So... let's have it. Feedback/questions/answers? I would like to hear something now, BEFORE I build it, then later when it's too late!

Thanks All.

PS - this will be additional to the Eheim 2028 canister that I'm running.


----------



## skelator (Mar 27, 2012)

sounds well thought out. i made something similar but without all the shutoffs and mines much lower flow. i made 2 actually. the bigger of the 2 is 4"x2' pvc. flat end cap on the bottom. the top has a adapter so i can use a threaded cap. i threaded mine with 1/4npt. my inlet is on the bottom aswell. the water much rise through the media to leave the connector i threaded into the top of the threaded cap. 

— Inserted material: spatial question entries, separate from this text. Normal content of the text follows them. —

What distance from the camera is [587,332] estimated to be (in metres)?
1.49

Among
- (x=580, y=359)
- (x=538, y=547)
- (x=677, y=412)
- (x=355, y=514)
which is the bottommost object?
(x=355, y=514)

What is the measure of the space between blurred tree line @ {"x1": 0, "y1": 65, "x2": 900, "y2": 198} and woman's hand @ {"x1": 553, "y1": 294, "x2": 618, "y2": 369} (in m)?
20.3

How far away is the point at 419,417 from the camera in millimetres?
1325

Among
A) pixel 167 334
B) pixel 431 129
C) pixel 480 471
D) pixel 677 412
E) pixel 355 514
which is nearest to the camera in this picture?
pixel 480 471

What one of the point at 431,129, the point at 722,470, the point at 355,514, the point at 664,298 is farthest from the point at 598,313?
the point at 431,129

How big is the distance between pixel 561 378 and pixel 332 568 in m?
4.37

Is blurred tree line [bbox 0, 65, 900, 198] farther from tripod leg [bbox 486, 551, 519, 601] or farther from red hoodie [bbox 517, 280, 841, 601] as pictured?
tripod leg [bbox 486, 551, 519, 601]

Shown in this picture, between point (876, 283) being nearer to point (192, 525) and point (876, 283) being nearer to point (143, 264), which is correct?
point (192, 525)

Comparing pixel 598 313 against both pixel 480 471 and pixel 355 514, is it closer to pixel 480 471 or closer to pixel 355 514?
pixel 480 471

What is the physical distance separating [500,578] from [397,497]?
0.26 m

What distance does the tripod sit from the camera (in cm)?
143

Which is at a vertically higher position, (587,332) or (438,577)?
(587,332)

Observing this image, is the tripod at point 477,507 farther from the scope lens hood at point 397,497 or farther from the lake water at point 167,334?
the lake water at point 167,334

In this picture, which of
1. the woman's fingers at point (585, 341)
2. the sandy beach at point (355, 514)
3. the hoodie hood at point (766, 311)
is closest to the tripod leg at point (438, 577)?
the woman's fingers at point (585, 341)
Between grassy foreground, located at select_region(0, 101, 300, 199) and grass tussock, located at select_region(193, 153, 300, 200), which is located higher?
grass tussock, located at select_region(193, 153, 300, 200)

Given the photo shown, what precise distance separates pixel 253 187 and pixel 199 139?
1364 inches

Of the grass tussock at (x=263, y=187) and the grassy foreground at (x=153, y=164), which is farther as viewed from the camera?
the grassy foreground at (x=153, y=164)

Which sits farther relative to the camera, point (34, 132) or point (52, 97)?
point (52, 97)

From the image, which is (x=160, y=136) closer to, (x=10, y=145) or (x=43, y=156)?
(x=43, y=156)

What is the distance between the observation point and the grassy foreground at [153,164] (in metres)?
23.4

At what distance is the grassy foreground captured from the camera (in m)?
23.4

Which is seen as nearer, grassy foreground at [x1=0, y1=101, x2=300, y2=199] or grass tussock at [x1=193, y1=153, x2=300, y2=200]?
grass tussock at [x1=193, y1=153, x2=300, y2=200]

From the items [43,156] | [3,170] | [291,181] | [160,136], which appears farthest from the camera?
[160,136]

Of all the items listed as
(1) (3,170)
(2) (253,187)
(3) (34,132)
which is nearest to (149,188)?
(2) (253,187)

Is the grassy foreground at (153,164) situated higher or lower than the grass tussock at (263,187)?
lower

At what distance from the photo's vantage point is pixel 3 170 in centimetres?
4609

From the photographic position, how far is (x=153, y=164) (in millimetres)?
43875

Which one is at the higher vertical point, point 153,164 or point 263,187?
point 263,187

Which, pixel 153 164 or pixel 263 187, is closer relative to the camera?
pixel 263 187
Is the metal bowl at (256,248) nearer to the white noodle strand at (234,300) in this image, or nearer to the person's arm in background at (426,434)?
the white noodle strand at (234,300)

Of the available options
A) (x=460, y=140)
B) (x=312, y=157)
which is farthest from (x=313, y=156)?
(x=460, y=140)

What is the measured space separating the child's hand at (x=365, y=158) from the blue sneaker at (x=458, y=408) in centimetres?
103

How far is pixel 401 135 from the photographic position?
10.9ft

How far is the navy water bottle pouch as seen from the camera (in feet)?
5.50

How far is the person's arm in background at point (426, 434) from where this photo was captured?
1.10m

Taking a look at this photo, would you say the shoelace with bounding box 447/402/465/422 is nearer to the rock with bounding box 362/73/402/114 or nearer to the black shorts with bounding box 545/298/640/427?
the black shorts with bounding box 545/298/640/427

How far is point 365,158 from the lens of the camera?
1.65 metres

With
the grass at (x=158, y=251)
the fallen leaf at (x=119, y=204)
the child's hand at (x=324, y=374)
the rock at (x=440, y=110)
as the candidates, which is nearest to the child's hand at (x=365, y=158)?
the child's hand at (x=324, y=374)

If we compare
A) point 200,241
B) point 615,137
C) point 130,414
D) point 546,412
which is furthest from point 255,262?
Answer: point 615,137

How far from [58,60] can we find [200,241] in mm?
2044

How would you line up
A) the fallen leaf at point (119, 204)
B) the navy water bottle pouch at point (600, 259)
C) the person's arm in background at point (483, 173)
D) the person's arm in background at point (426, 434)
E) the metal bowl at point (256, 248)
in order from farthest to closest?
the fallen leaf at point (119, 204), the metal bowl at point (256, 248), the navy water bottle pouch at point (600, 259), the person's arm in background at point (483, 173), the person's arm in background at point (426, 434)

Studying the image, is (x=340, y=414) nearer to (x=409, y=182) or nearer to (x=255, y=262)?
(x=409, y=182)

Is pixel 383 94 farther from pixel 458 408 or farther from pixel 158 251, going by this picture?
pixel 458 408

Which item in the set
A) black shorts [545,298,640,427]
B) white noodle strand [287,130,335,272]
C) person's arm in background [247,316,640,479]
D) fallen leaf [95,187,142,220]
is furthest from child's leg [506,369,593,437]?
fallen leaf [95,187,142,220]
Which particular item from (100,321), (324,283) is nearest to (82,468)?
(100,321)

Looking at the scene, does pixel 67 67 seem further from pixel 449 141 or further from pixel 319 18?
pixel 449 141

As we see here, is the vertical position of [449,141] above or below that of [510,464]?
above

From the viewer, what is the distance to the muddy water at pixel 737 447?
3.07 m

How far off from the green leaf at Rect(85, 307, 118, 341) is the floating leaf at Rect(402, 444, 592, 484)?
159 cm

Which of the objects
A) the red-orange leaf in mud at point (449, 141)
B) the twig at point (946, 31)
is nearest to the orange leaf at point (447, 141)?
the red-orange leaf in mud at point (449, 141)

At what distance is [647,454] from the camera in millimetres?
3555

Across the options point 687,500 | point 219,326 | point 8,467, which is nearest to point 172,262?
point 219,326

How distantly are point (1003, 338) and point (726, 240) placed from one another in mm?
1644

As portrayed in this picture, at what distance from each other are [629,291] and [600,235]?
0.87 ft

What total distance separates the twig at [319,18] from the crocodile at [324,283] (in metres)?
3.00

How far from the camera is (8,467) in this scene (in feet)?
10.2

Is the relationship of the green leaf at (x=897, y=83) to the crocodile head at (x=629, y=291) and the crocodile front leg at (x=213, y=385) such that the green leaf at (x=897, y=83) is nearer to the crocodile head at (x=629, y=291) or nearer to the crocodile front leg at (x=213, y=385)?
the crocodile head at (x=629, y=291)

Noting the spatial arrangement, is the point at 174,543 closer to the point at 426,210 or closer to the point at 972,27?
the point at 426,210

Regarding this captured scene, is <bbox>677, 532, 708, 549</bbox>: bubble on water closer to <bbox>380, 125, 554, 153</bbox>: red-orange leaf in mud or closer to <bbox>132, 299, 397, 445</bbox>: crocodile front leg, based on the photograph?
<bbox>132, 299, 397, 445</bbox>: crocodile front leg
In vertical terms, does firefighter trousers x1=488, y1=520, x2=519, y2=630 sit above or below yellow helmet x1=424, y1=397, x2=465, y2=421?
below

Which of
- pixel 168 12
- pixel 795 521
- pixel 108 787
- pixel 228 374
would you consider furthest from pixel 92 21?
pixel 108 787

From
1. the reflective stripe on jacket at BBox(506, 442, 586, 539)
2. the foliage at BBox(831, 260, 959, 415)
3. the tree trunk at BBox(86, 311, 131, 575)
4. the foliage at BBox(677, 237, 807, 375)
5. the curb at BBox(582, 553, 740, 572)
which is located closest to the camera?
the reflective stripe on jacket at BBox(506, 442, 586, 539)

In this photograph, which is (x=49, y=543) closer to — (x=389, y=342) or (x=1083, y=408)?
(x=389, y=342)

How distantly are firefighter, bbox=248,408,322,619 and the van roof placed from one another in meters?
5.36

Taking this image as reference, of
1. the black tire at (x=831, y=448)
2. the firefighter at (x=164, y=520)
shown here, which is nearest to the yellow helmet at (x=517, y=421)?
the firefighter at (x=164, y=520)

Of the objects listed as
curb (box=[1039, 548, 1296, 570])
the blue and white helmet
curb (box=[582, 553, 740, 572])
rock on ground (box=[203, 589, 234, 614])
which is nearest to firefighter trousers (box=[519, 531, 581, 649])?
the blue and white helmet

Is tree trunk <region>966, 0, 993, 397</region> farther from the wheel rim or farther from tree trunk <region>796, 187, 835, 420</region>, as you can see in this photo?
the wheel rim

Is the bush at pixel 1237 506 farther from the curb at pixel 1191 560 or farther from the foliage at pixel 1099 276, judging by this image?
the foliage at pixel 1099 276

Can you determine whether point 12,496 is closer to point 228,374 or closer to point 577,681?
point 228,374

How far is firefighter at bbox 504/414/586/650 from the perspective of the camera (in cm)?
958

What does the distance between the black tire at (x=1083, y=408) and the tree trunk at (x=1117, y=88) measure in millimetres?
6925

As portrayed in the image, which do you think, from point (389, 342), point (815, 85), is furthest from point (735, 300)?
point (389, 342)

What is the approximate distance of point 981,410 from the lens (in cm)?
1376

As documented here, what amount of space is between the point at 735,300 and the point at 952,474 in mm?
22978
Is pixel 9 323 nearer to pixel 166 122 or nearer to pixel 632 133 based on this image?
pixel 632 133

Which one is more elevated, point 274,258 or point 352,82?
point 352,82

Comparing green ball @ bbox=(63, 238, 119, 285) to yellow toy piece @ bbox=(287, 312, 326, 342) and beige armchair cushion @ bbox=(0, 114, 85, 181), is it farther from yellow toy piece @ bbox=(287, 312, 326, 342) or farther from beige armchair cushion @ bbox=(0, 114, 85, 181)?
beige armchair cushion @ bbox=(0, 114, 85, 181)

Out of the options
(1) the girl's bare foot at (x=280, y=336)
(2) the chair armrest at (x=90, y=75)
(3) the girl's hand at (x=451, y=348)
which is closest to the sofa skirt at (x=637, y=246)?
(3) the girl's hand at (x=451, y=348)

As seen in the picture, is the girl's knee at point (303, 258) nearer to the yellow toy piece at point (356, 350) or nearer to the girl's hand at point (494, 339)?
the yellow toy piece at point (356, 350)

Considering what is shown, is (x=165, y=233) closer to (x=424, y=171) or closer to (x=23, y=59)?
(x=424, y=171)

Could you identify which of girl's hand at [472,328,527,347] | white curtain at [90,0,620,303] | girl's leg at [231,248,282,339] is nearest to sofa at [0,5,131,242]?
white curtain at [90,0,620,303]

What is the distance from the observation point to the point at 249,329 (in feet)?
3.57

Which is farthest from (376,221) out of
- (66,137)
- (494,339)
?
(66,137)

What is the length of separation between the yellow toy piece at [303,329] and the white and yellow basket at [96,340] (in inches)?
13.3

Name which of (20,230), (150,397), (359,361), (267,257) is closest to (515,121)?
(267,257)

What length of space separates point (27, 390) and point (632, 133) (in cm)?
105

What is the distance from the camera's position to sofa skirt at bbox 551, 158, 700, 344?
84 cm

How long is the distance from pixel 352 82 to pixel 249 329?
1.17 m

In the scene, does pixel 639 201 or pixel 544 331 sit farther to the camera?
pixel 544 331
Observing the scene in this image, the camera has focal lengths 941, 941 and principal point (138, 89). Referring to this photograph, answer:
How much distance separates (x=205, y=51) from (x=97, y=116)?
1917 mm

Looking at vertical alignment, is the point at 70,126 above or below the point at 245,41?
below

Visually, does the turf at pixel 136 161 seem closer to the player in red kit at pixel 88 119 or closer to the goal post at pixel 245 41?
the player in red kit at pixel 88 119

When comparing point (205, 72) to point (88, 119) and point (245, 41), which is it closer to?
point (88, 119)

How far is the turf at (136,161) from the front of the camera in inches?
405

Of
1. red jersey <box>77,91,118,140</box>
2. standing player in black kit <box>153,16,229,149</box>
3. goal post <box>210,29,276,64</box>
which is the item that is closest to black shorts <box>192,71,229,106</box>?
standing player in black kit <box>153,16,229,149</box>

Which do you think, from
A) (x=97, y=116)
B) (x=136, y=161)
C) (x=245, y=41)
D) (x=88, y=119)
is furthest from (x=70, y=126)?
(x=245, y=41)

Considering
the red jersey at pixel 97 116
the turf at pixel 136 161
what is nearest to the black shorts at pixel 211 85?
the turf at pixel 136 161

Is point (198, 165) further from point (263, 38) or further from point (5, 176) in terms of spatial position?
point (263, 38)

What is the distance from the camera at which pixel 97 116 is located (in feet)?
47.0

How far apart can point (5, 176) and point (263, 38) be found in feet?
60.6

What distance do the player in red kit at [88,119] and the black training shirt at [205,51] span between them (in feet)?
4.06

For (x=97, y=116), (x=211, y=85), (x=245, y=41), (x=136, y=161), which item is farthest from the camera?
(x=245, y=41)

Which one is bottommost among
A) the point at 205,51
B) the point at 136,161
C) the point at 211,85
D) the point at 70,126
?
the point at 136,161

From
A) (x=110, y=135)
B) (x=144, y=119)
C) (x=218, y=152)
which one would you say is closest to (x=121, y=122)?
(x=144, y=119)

im just running 4 liters of denitrate in this one and the other one is basicly the same its just 3" pvc. that has 1 liter of denitrate and 1 1/3 liters of matrix. that extra inch in pipe makes alot of volume difference. my flow rate is pretty low i didnt size my pumps correctly. i didnt take the severity of the flow loss you get when the pump has to push up from the bottom of the tank. i could raise it up but i like it hidden. if this works out real good maybe ill up the pump size and just run the two inline with each other. 

i thought of using sand at first but i was worried it wouldnt flow well at all. i originally used aquarium gravel as media. it was used gravel and i think that screwed everything up as my nitrites and nitrates we off the chart in my effluent.

my small one only gets about 7.5gph i gotta tweek the tubing it needs to be changed. the bigger one isnt much better its only 10gph.


----------